Schreib bitte den Bericht über die Regierungskrise in Griechenland im Anschluss an seinen letzten Satz weiter.

• **Ausgewählter Text**:
+ + + + +

Proteste nehmen zu

Athen: Premier mit Rücken zur Wand

Griechenlands Ministerpräsident Papandreou strebt nach seiner geplanten Kabinettsumbildung eine rasche Vertrauensabstimmung im Parlament an. Er spürt mittlerweile aber auch verstärkten Widerstand aus den eigenen Reihen gegen seine Sparpolitik. Und auch die massiven Proteste haben wieder gezeigt, dass die Griechen die harten Sparpläne nicht hinnehmen wollen.

Mittagsjournal, 16.06.2011

Situation immer dramatischer

Beinah schon stündlich wird die Situation in Griechenland dramatischer. Während die anderen EU-Mitglieder intensiv um ein weiteres Rettungspaket ringen, steht die griechische Regierung buchstäblich mit dem Rücken zur Wand. Die massiven Proteste gestern haben wieder gezeigt, dass die Griechen die harten Sparpläne nicht hinnehmen wollen. Regierungschef Papandreou will heute sein Kabinett umbilden, weil er auch innerhalb der Regierung Vertrauen verloren hat.

Regierungsmannschaft auswechseln

Es ist ein Tag des Abwartens in Griechenland - wie wird die neue Regierung nun aussehen - das ist die große Frage. Der sozialistische Ministerpräsident Giorgios Papandreou hat klar gemacht, dass eine Regierung der Nationalen Einheit gemeinsam mit der konservativen Opposition nicht stattfinden wird: "Die Konservativen haben Forderungen gestellt, die wir nicht erfüllen können, nämlich Neuverhandlungen was das Sparprogramm der Regierung betrifft". Also wird Papandreou innerhalb seiner Partei wohl umschichten.

Erneuerung verlangt

Es muss aber eine wirkliche Erneuerung sein, sagt der griechische Journalist Costas Tsuparopulos. Die bisherige Regierung hatte keinerlei Visionen und es braucht Visionen, um ein solches Sparprogramm durchzuziehen. Die Menschen erwarten nun also eine Regierung, die effizienter agiert, um unsere Probleme auch wirklich zu lösen.

Finanzminister muss gehen

Welche Politiker ausgetauscht werden, darüber wird derzeit spekuliert. Ziemlich wahrscheinlich sei, dass Finanzminister Papaconstantinou abgelöst wird. Er wird von der Mehrheit der Griechen dafür verantwortlich gemacht, dass trotz Sparprogramm, letztlich nichts erreicht wurde: "Die griechischen Arbeitnehmer und Pensionisten müssen seit einem Jahr schwerwiegende Einschnitte hinnehmen und dann stellt sich die Regierung hin und sagt, das habe alles nichts gebracht. Die Arbeitnehmer müssen weiter sparen. Doch jetzt müssen endlich auch mal die Reichen in Griechenland zu Kasse gebeten werden".

+ + + + +

• **Zeilen**:
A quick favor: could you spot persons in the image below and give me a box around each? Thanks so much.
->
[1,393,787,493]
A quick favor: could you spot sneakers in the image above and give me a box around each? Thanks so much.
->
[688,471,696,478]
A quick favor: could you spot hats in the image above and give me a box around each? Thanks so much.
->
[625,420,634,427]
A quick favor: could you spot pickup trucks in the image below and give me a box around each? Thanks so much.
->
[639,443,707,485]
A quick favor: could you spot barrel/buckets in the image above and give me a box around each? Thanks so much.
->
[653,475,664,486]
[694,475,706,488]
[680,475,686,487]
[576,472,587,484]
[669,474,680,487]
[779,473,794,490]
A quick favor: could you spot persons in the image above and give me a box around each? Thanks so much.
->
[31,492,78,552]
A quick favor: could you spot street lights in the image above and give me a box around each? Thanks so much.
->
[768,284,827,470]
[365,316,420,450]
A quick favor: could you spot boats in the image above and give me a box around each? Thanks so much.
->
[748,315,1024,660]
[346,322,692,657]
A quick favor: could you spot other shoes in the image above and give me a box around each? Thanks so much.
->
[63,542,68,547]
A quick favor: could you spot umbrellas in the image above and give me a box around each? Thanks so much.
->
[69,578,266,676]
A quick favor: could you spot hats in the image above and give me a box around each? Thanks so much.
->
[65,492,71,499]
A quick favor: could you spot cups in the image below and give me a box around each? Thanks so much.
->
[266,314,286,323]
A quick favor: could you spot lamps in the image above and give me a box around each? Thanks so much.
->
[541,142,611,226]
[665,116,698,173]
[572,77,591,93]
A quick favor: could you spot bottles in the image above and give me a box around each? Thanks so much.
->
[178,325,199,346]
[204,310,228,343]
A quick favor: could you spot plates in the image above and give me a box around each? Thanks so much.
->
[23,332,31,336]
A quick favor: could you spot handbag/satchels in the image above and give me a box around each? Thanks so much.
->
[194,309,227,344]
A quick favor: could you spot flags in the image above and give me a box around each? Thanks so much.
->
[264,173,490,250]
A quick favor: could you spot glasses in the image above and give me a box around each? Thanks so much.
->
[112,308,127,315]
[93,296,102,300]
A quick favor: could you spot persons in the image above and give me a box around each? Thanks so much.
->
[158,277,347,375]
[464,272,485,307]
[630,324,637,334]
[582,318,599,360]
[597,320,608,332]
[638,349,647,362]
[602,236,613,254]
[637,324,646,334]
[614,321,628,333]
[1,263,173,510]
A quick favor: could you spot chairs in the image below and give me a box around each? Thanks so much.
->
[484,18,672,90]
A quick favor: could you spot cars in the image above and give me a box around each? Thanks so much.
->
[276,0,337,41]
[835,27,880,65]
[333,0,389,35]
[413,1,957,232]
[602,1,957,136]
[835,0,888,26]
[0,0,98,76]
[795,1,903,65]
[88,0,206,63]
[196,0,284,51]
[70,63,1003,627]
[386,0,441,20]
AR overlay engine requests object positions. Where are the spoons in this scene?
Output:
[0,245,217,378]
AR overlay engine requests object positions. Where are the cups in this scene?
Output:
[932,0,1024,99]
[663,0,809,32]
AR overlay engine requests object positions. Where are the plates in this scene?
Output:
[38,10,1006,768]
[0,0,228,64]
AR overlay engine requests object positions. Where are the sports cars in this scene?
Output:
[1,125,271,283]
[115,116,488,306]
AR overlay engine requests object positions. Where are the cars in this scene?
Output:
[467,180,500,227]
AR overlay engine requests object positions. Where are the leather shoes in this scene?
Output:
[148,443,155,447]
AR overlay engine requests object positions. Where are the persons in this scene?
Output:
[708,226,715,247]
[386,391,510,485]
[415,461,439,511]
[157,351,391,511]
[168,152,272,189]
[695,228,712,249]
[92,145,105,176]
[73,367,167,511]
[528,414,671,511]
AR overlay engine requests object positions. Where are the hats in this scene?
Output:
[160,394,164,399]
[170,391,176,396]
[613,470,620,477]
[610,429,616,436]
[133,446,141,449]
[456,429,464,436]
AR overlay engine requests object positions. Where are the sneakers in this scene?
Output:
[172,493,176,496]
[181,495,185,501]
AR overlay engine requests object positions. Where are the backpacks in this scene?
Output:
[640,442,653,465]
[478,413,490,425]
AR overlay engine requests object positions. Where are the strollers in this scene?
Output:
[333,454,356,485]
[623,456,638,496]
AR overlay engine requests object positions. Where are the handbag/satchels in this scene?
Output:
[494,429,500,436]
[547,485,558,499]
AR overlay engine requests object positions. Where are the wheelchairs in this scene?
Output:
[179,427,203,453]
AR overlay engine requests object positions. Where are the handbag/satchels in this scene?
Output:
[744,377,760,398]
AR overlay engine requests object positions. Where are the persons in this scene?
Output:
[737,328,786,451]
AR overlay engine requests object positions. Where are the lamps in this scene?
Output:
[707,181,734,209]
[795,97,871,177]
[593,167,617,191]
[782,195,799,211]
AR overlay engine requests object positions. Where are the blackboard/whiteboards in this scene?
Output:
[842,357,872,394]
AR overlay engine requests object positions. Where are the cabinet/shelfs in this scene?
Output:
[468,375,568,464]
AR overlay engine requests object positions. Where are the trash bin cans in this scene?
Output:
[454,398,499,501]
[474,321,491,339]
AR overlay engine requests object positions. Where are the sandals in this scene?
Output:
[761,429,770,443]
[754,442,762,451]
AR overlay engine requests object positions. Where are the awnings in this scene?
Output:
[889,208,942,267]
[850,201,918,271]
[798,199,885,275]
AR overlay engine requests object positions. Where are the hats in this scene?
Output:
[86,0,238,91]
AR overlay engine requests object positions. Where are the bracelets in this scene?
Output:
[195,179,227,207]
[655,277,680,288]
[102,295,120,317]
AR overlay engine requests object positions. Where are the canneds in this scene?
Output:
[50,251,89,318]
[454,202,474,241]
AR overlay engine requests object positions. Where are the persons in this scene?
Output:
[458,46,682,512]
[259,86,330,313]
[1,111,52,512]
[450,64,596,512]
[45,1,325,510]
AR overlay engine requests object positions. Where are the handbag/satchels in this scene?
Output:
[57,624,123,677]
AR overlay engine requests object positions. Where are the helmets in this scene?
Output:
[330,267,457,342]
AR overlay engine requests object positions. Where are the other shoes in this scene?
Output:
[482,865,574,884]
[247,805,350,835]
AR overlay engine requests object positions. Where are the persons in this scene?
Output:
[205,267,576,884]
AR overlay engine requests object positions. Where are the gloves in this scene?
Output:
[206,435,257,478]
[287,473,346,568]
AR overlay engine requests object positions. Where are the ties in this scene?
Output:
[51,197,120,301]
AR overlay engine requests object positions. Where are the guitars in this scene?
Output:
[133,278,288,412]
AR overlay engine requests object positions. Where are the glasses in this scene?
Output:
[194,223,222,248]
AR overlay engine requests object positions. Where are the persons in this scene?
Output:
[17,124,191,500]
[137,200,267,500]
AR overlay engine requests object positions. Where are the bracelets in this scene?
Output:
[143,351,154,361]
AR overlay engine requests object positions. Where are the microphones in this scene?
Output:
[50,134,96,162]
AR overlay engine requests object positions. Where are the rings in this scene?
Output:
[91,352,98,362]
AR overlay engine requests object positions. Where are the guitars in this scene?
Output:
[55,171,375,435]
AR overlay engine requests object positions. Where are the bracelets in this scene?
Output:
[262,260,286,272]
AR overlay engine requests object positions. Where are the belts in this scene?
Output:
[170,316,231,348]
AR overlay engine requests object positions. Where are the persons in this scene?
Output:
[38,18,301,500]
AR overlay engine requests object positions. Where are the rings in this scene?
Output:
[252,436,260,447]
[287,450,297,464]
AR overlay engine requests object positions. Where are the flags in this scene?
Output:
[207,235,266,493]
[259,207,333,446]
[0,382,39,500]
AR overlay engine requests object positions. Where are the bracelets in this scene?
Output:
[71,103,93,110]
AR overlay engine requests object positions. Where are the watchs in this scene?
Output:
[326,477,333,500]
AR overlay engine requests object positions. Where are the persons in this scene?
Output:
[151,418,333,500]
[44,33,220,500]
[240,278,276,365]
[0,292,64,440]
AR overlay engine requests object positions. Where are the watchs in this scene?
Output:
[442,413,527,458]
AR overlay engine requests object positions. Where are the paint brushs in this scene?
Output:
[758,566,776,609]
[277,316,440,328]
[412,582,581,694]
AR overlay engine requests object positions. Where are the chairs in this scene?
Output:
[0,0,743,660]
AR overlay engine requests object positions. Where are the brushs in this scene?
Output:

+ + + + +

• **Antwort**:
Letzte Chance

"Die Mehrheit der Griechen hat verstanden, dass wir sparen müssen, dass wir diese Krise durchstehen müssen, aber die Regierung hat bisher nicht gezeigt, dass all die Opfer auch etwas bringen. Und das könnte vielleicht mit einer neuen Regierung passieren", meint Costas Tsuparopulos.

Ministerpräsident Papandreou setzt darauf, mit einer neuen Regierung ein Signal der Erneuerung zu setzen, zu zeigen, dass ein Neuanfang, ein grundsätzlicher Neuanfang möglich ist.

Ob ihm das auch gelingen wird, da ist selbst Costas Tsuparopulos skeptisch. Es ist wohl unsere letzte Chance, meint er.

Abstimmung am Sonntag

Bis zum Abend will der griechische Ministerpräsident Papandreou seine neue Regierungsmannschaft vorstellen. Am kommenden Sonntag wird dann das Parlament in Athen über die neue Regierung abstimmen.

Volk ist wütend

Die Großverdiener haben es sich gerichtet und Steuern nicht gezahlt - darüber ist das Volk wütend. Wer hat aller an der Steuer vorbei sein Leben finanziert? Der österreichische Wirtschaftsdelegierte in Athen ist Bruno Freytag. Er hat die Hauptstadt Griechenlands für ein paar Tage verlassen und befindet sich in Kreta. Er sagt, vor allem die jungen Menschen sind wütend auf die Politiker, die ihnen das alles eingebrockt haben. Die Krise trägt allerdings auch dazu bei, dass seit 30 Jahren überfällige Reformen jetzt angegangen werden müssen.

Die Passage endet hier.